Ethical and Epistemic Criteria Page
Ethical and Epistemic Criteria of the Ontology of Emergent Complexity
The Ontology of Emergent Complexity rejects philosophical traditions that seek validity in the absolute, in transcendence, or in the norm. Both in the realm of knowledge and in the realm of action, the criteria of legitimacy are neither inherited nor deduced: they are inscribed as operative effects, produced within the unstable matter that symbolically reorganizes itself.
I. Epistemic Criteria
The epistemology of the current is based neither on representation nor on revelation. There is no exterior “real” to be described, nor a “truth” to be attained. Thought is a symbolic functional gesture, and its criteria are internal to the field in which it operates. Knowledge is valuable not because it reflects, but because it transforms coherently.
1. Operative Coherence
A concept is valid if it produces consequent symbolic reorganization. Thought must prove capable of creating new conditions of intelligibility and operation, even if partial and unstable.

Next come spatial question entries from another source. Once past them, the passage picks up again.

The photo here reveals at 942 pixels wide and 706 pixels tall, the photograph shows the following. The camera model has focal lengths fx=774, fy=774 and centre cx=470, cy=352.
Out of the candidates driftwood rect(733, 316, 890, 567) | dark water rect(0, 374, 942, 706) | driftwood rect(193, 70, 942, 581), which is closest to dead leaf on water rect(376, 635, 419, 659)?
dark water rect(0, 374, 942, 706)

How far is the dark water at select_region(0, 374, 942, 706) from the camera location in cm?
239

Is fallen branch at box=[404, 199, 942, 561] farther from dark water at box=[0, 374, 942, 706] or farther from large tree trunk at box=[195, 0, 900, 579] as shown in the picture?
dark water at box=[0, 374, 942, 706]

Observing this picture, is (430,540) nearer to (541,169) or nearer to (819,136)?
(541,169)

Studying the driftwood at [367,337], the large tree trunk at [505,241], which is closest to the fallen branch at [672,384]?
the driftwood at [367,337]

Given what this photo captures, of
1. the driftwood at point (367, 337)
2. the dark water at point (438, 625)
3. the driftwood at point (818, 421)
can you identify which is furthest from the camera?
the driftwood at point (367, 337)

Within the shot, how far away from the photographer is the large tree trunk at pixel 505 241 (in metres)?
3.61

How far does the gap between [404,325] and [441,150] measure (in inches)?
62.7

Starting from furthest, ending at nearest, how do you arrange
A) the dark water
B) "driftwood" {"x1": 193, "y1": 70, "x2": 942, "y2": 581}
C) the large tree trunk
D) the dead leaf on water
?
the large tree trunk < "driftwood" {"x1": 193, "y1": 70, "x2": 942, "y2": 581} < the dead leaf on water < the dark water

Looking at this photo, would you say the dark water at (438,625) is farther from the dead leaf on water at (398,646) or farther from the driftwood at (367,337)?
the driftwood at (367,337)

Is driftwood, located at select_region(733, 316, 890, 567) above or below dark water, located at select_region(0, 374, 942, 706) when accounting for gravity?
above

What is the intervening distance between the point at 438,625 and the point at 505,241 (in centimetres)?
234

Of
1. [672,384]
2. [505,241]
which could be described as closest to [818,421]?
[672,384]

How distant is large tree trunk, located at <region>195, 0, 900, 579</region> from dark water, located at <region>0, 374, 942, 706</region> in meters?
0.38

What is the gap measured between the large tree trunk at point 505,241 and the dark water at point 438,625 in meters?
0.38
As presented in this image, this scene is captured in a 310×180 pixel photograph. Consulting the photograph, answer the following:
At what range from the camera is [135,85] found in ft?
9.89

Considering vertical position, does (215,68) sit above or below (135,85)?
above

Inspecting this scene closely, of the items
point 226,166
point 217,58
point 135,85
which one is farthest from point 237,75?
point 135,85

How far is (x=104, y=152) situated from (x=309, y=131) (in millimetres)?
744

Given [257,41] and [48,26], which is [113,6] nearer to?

Coherence here is not formal logic: it is functional consistency within a living symbolic field.
2. Power of Symbolic Reorganization
Validity emerges from the capacity of a concept or philosophical gesture to reconfigure the field in which it operates. To think is to redistribute the forms of the possible — it is not to repeat what is already known with new language.
Theory is valuable not for being true, but for being effective as a symbolic reorganization of the real.
3. Rigorous Rational Justification
Every philosophical gesture requires a clear argumentative inscription. Internal coherence, the articulation of operations, and symbolic chaining are minimum conditions of validity.
It is not enough to intuit or proclaim: it is necessary to show how the concept operates, where it acts, and what it transforms.
II. Ethical Criteria
The ethics of the current does not derive from universal norms or transcendent moral categories. It is the symbolic inscription of the relationship with the other as a material and vulnerable presence. Ethics emerges from the encounter, not from the rule.
1. Ethics as a Response to the Finitude of the Other
The other is neither an abstract principle nor a legal subject: it is the interruption that reorganizes my symbolic field. Ethics is not an obligation: it is an effect of the inscription of shared vulnerability.
2. Rejection of Normative Morality
There is no set of universal duties applicable to all bodies and contexts. The ethical imperative is not universalization, but concrete attention to what reconfigures the common.
Morality is code; ethics is gesture. The current chooses the gesture.
3. Listening as Ethical Exposure
To listen is more than to welcome: it is to allow something to disorganize and reinscribe us. Listening here is not tolerance — it is the symbolic risk of being reorganized by what arrives.
Ethical listening is exposure to the other as limit and possibility, without the need for empathy or identification.
Conclusion
In the Ontology of Emergent Complexity, thinking and acting do not require foundations, nor exterior norms. Both are organized around immanent, material, and operative criteria, which demand:
- symbolic consistency,
- effective reorganization of the possible,
- ethical attention to the transformation that traverses us.
Epistemology and ethics are not distinct branches: they are different effects of the same symbolic reorganization of matter.